Given problem » Begin at the line below that contains "How distant from". Repeat it and all remaining lines of the records exactly.

%%

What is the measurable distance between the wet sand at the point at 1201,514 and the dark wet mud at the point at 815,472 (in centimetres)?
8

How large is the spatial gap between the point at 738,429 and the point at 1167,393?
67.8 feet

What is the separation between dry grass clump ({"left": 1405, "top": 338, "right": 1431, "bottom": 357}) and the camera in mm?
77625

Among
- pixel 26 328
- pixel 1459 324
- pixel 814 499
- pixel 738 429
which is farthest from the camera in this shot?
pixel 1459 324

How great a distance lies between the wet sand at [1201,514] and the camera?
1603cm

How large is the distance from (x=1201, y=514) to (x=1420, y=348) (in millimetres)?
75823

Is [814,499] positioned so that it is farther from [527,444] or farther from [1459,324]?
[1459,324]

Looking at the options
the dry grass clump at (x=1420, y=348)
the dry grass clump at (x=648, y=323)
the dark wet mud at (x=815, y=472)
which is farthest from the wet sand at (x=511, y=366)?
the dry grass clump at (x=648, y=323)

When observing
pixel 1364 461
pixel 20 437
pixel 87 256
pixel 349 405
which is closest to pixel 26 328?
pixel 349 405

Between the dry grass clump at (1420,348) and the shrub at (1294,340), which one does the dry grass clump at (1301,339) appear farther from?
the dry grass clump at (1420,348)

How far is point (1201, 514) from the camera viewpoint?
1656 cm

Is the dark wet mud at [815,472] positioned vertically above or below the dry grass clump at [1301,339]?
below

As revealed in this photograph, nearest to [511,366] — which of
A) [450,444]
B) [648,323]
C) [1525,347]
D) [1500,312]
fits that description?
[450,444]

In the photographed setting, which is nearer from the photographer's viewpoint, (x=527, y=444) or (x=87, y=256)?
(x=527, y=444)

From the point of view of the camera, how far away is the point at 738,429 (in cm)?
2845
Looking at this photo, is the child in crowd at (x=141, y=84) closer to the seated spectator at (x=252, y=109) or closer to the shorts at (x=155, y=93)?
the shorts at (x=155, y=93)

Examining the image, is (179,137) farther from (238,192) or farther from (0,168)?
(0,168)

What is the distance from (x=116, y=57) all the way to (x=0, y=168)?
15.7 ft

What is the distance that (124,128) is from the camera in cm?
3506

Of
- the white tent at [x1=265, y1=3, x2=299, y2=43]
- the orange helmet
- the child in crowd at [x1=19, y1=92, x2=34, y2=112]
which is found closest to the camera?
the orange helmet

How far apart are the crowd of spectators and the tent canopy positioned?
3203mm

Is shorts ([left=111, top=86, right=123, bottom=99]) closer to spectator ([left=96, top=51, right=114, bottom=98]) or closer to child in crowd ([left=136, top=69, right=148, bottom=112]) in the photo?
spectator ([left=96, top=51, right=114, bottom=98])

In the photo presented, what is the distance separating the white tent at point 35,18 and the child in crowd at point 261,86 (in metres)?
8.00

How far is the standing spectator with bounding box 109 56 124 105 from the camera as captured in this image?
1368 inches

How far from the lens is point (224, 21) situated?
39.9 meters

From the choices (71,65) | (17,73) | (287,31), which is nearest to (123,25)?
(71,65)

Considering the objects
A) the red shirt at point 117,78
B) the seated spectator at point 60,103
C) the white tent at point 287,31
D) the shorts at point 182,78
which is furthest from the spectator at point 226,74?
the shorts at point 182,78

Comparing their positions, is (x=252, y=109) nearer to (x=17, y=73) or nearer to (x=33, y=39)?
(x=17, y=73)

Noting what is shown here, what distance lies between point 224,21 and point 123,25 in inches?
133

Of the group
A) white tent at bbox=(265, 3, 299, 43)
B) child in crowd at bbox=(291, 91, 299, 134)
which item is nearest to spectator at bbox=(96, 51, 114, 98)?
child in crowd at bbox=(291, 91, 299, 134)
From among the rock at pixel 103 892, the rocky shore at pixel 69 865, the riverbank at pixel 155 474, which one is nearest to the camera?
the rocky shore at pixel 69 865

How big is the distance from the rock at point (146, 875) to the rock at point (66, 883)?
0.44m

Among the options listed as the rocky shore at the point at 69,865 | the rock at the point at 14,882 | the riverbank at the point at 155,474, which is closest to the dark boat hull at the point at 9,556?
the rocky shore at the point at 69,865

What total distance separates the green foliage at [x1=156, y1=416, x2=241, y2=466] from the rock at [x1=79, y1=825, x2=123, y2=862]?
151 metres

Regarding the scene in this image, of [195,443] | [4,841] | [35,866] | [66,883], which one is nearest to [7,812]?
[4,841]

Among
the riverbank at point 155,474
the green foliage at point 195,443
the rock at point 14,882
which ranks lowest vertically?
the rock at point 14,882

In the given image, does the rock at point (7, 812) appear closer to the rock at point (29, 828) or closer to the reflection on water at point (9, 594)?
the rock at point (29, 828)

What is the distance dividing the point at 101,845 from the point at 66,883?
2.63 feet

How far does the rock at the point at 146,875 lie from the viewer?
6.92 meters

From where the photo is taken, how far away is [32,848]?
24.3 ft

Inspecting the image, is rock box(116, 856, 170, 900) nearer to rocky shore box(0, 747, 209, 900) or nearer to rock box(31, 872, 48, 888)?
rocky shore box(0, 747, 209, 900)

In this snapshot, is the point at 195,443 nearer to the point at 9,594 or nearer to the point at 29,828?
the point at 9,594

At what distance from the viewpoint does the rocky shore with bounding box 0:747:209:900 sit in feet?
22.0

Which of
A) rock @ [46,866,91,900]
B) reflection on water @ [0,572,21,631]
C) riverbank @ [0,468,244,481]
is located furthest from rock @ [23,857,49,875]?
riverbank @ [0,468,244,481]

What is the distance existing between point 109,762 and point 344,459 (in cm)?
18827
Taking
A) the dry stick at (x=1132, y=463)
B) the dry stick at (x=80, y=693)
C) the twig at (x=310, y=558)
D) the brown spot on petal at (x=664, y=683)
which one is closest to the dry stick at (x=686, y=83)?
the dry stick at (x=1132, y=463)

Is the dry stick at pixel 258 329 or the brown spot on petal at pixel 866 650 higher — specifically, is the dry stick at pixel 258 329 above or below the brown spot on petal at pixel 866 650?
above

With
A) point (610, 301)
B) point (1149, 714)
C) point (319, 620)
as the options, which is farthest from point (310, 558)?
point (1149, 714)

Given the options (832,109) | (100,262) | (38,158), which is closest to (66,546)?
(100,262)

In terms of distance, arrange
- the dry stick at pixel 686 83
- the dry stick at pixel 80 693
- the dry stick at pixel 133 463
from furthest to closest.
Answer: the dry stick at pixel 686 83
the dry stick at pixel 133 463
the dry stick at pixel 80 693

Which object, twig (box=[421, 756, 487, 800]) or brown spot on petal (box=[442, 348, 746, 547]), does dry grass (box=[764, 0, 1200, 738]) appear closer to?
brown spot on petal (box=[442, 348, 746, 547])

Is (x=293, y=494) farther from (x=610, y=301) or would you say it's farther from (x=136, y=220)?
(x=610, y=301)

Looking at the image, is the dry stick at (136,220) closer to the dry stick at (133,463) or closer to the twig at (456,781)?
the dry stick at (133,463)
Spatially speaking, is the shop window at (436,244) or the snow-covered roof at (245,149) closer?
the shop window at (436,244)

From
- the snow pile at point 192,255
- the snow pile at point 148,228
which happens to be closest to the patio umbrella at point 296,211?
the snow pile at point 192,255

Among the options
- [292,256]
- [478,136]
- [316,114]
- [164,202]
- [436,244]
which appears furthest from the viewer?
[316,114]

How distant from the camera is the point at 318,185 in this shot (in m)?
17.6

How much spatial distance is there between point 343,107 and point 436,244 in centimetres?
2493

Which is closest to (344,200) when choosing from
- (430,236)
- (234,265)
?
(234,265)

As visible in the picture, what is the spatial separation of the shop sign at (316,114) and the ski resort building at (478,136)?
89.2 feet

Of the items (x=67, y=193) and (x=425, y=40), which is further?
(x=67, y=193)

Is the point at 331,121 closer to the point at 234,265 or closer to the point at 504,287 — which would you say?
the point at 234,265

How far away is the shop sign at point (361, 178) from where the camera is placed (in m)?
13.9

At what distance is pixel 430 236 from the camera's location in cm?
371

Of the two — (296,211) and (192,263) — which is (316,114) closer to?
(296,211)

%%

Written answer »
How distant from the camera is the point at 318,185 in this shot (in m)?
17.6

How much spatial distance is there between point 343,107 and point 436,244 in centimetres?
2493

Which is closest to (344,200) when choosing from
- (430,236)
- (234,265)
?
(234,265)

As visible in the picture, what is the spatial separation of the shop sign at (316,114) and the ski resort building at (478,136)?
89.2 feet

Of the items (x=67, y=193) and (x=425, y=40), which is further?
(x=67, y=193)

Is the point at 331,121 closer to the point at 234,265 or closer to the point at 504,287 — which would you say?
the point at 234,265

How far away is the shop sign at point (361, 178) from where the camera is placed (in m)?
13.9

At what distance is pixel 430 236 from the camera's location in cm?
371

Of the two — (296,211) and (192,263) — which is (316,114) closer to?
(296,211)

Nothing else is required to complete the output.